Corriere della Sera, 8 aprile 2015
Hoody Allen, il rapper che per cantare ha lasciato un lavoro a Google. Non viene dalla strada ma da una prestigiosa università con tanto di laurea in Finanza. Segno che l’hip hop è diventato pop e che anche la musica può cambiare l’America
Il ventenne americano di oggi ha davanti a sé due sogni. Il primo è quello di diventare un rapper. Il secondo quello di lavorare per Google. Steven Markovitz ha potuto scegliere. Il ragazzo viene da una famiglia bene di Long Island che gli ha offerto le migliori opportunità. E mentre era uno studente alla Pennsylvania University ha iniziato fare rap. E a farsi notare nell’underground e in rete. Nel 2010 arriva alla laurea in Marketing e Finanza. Fa girare il suo curriculum e il primo impiego che trova è a Google. Fa le valigie e parte alla volta di Mountain View. «Proprio mentre stavo facendo il trasloco mi ero reso conto che la carriera musicale iniziava a funzionare – racconta —. Però volevo comunque provare quel lavoro. Ci ho messo poco a capire che l’impegno con Google mi allontanava dal mio sogno: non potevo certo lavorare 20 ore al giorno, prima in ufficio e poi sulla musica. Ho preso una pausa e non sono più tornato».
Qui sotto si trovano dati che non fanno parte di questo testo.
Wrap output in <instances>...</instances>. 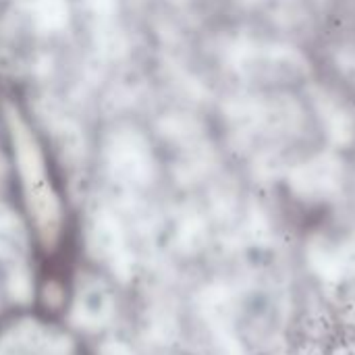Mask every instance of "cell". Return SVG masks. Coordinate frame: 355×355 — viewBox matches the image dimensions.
<instances>
[{
  "label": "cell",
  "instance_id": "obj_2",
  "mask_svg": "<svg viewBox=\"0 0 355 355\" xmlns=\"http://www.w3.org/2000/svg\"><path fill=\"white\" fill-rule=\"evenodd\" d=\"M327 125H329V135L337 146H345L354 139V121L345 112H341V110L333 112L329 116Z\"/></svg>",
  "mask_w": 355,
  "mask_h": 355
},
{
  "label": "cell",
  "instance_id": "obj_1",
  "mask_svg": "<svg viewBox=\"0 0 355 355\" xmlns=\"http://www.w3.org/2000/svg\"><path fill=\"white\" fill-rule=\"evenodd\" d=\"M339 181V164L331 156H320L293 171V187L300 193L316 196L333 189Z\"/></svg>",
  "mask_w": 355,
  "mask_h": 355
}]
</instances>
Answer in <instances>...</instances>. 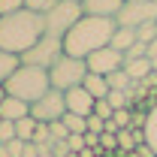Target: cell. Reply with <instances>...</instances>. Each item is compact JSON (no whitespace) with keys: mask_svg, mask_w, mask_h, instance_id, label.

Così Hoodie Allen, questo il suo nome d’arte («Amo Woody Allen, soprattutto quello dei primi film»), ha preso il posto di Steven Markovitz, si è fatto conoscere a colpi di mixtape di successo e di torte in faccia (al pubblico) nei concerti. E ora eccolo all’album di debutto, «People Keep Talking», già entrato nella Top 10 americana (laggiù è uscito in ottobre). «Abbiamo pensato a Mark Ronson, o a Pharrell e Timbaland quando produssero Justin Timberlake. Ho cercato quella stessa energia», dice.
Un rapper bianco. Una rarità come i Beastie Boys negli anni Ottanta, Eminem negli anni Zero o Macklemore, trionfatore dei Grammy 2014. «Quando ho iniziato io a 13 anni non era un cosa molto cool fare rap. Adesso tutti vogliono essere rapper: neri, bianchi, asiatici, ispanici...». Passi per il bianco, ma per l’opinione pubblica chi fa hip hop deve arrivare dalla strada non dai banchi di una prestigiosa università della cosiddetta Ivy League.
«È un riflesso del cambiamento del pubblico: ai concerti rap ci sono teen che non necessariamente sono cresciuti in periferie disagiate. L’hip hop è diventato pop in America ed è stato adottato da gente che 15 anni fa non lo avrebbe ascoltato», spiega. Le sue rime sono un concentrato di ego-trip, inni al disimpegno, goliardia, voglia di fare festa, una lista di citazioni lunga come l’elenco telefonico: amici, comici, campioni del basket e del football americano, attori, rapper... E persino campioni di pugilato: «Un modo facile per raccontare una qualsiasi vicenda emotiva», sorride.
Le ragazze sono viste come facili, pronte a saltargli al collo solo perché è quello famoso. In una rima paragona la fidanzata all’iPhone. È a rischio accusa di misoginia. «Nooo. “Ti tratto come il mio nuovo iPhone” vuol dire ti tratto bene. Proteggiamo il telefono dai graffi, ci mettiamo delle cover... Capisco però che sia facile essere equivocato perché spesso noi rapper diciamo cose stupide».
Hoodie è amico di Ed Sheeran. Con lui ha scritto «All About It», il cui video in cui lui e il cantautore inglese sono travestiti da improbabili supereroi è quasi a 8 milioni di visualizzazioni. «Da ragazzino impazzivo per le tartarughe Ninja, anche se la nuova serie non mi convince. Il mio preferito però è Batman. Non è un vero supereroe nel senso che non ha nessun superpotere, ma riesce sempre a risolvere le situazioni in cui si trova. E ha il miglior alter ego: un ricco newyorchese che la sera esce con le ragazze, non un nerd come l’Uomo Ragno o un finto giornalista come Superman».